Here's a nice video of his vocal music. Though the acoustic is resonant and the choir is pretty large, nothing feels cluttered about his vocal writing. The subtitles are nice also, if you read Latin.


----------



## ptr

ComposerOfAvantGarde said:


> ptr what do you think of this one?


Haven't heard that disc, but generally I've not warmed that much to Suzuki's interpretations and playing, I often find them HIP in the wrong way in being overly literal, but as I wrote, haven't heard this disc so it may be the one that proves me wrong!

You asked about choral works, I have this 3CD set and find it very convincing!












> *Choral Works Sweelinck - Vol. I, II, III*
> Composer(s): Jan Pieterszoon Sweelinck (1562-1621)
> 
> Artist(s): Netherlands Chamber Choir
> Peter Phillips / William Christie / Ton Koopman / Jan Boeke / Philippe Herreweghe / Willem Bremer
> René van Laken / Harry Ries / Wim Bécu / Paul van Nevel
> 
> Jan Pieterszoon Sweelinck (1562-1621) is one of the few composers of the Northern Netherlands who enjoyed an international reputation. Even during his lifetime, he attracted students from far and wide, who came to learn from him, copy his music and adopt his style. On returning to their native countries, they would not only take back a pile of Sweelinck's compositions but also a deep respect for this modest 'Orpheus of Amsterdam'. Sweelinck undertook and completed the massive effort of composing musical settings for all 150 Psalms, using the rhymed French-language versions by Marot and De Bèze. In both the Psalms and Cantiones Sacrae he demonstrates a deep knowledge of the major French and Italian compositional techniques - Homophony, strict counterpoint, imitation, chanson and madrigal styles are all to be found here. From its formation in 1937 onwards, the renown of the Nederlands Kamerkoor has grown rapidly and the quality of the ensemble has inspired leading composers; including Frank Martin, Francis Poulenc, James MacMillan and Sir John Tavener, to compose works for a cappella chorus. The choir has developed into an all-round ensemble that has mastered all facets of choral music, and is considered to be one of the world's best. Bernard Winsemius, a connoisseur of church music, organ and carillon, is the ideal organist to play this repertoire. Peter Phillips (Tallis Scholars), Ton Koopman (The Amsterdam Baroque Orchestra) and William Christie (Les Arts Florissants) have all earned a reputation as choral conductors and they frequently tour the world with their Renaissance- and Baroque ensembles.

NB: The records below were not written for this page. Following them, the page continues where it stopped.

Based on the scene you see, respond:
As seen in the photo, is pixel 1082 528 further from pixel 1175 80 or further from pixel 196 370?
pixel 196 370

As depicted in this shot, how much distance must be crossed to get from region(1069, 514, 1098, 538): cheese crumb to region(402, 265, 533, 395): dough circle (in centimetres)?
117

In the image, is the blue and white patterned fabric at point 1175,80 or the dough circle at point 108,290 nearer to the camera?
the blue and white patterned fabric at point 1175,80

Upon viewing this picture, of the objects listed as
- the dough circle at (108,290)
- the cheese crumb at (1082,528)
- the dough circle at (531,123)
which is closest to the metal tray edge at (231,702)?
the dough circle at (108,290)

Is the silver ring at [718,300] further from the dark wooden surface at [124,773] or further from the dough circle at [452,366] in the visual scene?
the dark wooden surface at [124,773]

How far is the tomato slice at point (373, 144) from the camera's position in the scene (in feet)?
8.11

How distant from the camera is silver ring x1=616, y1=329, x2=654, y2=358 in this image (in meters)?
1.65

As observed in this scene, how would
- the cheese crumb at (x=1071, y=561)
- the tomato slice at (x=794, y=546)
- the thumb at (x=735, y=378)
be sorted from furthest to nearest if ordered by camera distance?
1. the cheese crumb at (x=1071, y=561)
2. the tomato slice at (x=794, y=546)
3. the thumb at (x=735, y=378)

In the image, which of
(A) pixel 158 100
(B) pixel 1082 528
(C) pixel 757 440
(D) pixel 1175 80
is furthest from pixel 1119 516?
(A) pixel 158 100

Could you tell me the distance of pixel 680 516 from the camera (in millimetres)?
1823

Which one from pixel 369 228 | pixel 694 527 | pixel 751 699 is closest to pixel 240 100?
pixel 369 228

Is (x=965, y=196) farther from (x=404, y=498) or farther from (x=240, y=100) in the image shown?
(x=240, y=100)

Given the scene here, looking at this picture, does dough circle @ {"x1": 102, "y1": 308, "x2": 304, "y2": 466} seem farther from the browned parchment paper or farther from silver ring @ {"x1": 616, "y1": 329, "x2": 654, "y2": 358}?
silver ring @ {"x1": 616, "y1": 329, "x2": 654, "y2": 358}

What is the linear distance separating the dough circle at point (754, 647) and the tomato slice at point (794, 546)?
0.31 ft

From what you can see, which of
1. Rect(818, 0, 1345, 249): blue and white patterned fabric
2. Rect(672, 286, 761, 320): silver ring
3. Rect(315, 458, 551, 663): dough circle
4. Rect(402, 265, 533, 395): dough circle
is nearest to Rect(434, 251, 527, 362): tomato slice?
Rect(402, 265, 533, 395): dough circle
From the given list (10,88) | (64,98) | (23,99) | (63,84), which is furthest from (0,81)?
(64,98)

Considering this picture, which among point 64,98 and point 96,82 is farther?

(From the label info page)

And to get the right feel for his music and the surrounding culture I recommend a pilgrimage to Ostfriesland, for what I understand, the ancient dialect spoken there is the closes we have today to what was spoken in the north of Holland and Germany at the time of Sweelinck!

/ptr


----------



## Manxfeeder

ptr said:


> You asked about choral works, I have this 3CD set and find it very convincing!


There's some lovely singing in that set.


----------



## clavichorder

Well thank you all for having something reassuring to add to my uncertain guestbook entry for Sweelinck, a while back. I wanted to comment that I have read this line before that Taggart posted, and find much enjoyment in it:

"John Bull also met Sweelinck after fleeing England on a charge of adultery (the Archbishop of Canterbury remarked the man hath more music than honesty and is as famous for marring of virginity as he is for fingering of organs and virginals)."


----------



## Mandryka

ComposerOfAvantGarde said:


> ptr what do you think of this one?
> 
> 
> 
> 
> 
> 
> 
> 
> 
> 
> The toccata that started that off was ****** awesome


I agree that this is a really valuable CD - if you're open to Suzuki's tough style. Harald Vogel released a reallu oustanding Sweelinck organ CD, it was supposed to be the start of a series but it seems to have ground to a halt.

Having said that, I'm not a great fan of Sweelinck's keyboard music, which sometimes seems a bit repetitious, long winded. I like Weckmann more.


----------



## harryz

Especially Volume III. I just found these for less than $5 each new and grabbed all three, and then I saw this thread. Now I just want to listen to all of them some more...

Harry


----------